Nachdem Maria und Josef nach langer Reise beim Gasthaus „Königshof“ abgewiesen wurden, klopfen sie beim „Guten Engel“ an, werden aber auch wegen Überfüllung weggeschickt. Da greifen nun die beiden kleinen Engel Angelo und Angela im Auftrag vom strengen Erzengel Gabriel ein und überzeugen „als Himmelspolizei“ die Wirtsleute, wenigstens den Schlüssel zu ihren Stall herauszugeben.

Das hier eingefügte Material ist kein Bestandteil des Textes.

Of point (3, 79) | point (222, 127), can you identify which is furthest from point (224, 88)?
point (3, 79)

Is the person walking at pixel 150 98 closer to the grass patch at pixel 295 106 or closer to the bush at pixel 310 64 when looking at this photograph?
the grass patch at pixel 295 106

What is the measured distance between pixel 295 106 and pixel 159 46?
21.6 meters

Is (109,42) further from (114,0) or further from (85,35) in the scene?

Schließlich klopfen zu später Stunde noch die Hirten auf der Suche nach dem Neugeborenen bei den Gastwirten an. Denen geht buchstäblich langsam ein Licht auf, als schließlich noch die prächtig gekleideten Könige nach dem Kind fragen. Als sie die große Versammlung in ihrem Stall sehen, merken sie, dass hier Gottes Sohn auf die Welt gekommen ist.

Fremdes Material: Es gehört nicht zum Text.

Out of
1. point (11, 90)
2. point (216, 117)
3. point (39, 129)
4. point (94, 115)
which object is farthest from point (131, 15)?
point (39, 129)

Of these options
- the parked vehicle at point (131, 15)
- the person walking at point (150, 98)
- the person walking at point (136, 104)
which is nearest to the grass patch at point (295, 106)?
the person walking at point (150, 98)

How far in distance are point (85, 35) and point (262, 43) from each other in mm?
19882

Die mehr als 20 Kinder verstanden es, engagiert und überzeugend ihr Krippenspiel mit Texten von Rolf Krenzer und Playback-Musik von Siegfried Fietz aufzuführen. Mit Sologesängen und Chorstücken warben sie für die gute Botschaft.

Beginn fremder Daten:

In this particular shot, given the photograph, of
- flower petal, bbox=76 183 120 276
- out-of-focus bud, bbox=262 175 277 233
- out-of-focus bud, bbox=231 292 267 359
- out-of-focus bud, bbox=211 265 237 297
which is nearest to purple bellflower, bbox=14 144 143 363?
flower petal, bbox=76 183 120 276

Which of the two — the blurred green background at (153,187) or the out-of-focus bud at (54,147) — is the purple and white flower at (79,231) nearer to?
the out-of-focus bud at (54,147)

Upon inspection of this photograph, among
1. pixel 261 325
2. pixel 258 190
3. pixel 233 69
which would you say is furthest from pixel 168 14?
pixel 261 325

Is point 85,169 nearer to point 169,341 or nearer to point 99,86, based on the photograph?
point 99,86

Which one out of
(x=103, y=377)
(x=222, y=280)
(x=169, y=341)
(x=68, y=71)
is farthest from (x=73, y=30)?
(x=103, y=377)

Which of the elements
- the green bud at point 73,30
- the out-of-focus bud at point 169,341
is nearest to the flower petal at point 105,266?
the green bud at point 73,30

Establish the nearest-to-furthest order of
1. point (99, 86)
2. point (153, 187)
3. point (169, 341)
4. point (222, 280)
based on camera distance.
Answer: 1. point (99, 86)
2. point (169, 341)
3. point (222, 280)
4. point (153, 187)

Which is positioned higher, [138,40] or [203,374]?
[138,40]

Chorleiterin Daniela Predescu gelang es, ihren Kinderchor, die Harpstedter Kirchturmspatzen, zu diesem schönen Krippenspiel hinzuführen und wurde dabei von Müttern bei Kostümierung und Maske und Vätern bei der Technik unterstützt. Das Krippenspiel war Herzstück des stimmungsvollen Kinderweihnachtsgottesdienstes, zu dem über 500 Erwachsene und Kinder in die Christuskirche kamen und der besinnlich mit einem Kerzenmeer endete.
Zeitgleich wurde in der Zufluchtskirche in Dünsen ebenfalls ein Krippenspiel-Gottesdienst gefeiert, den Diakonin Doris Mikolajczyk mit der Dünsener Kinderkirche und Sandra Melloh und Ina Krasnikow als Mitarbeiterinnen vorbereitet hatte. Dort führten die Kinder das alte „Harpstedter Krippenspiel“ auf, das zuvor viele Jahre in der Christuskirche gezeigt wurde.